Filter the listing below down to the lines that contain the string "from". Case matters.

• _MATERIAL SUPPLIED_:
******
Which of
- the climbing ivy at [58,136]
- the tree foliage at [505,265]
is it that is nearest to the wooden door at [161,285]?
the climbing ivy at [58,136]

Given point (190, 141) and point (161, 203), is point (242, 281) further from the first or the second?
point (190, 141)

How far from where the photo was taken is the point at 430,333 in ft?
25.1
******
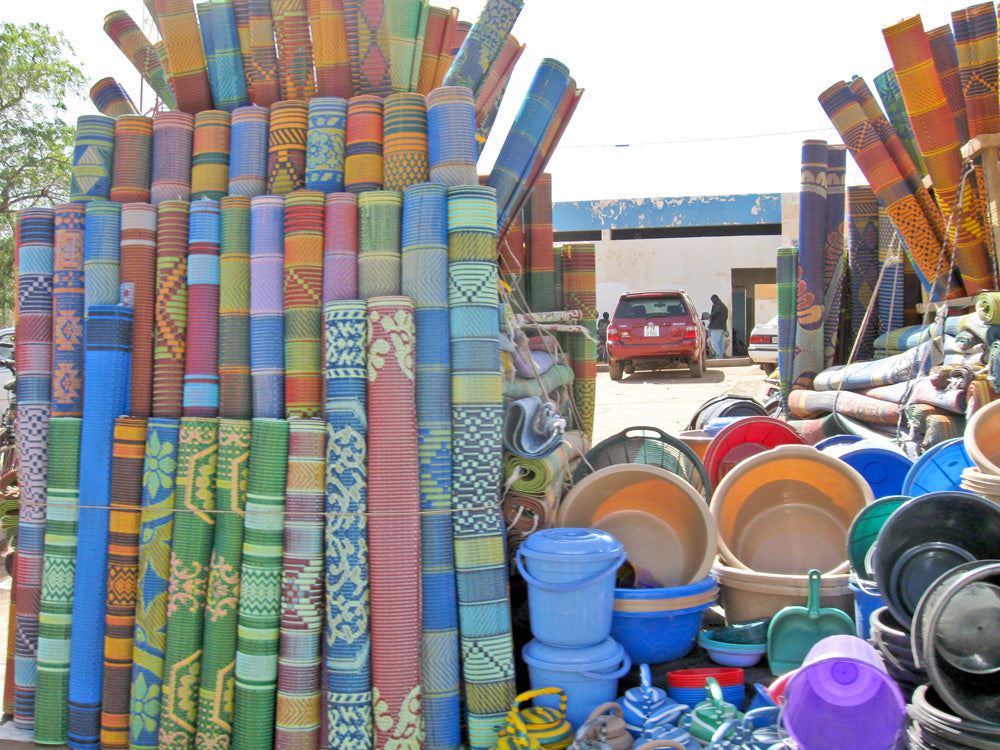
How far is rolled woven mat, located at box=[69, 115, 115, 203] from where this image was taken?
******
• _WORKED SOLUTION_:
Given point (190, 141) and point (161, 203), is point (242, 281) further from the first or the second?
How far from where the photo was taken is the point at 430,333 in ft?
How far is rolled woven mat, located at box=[69, 115, 115, 203] from where this image was taken?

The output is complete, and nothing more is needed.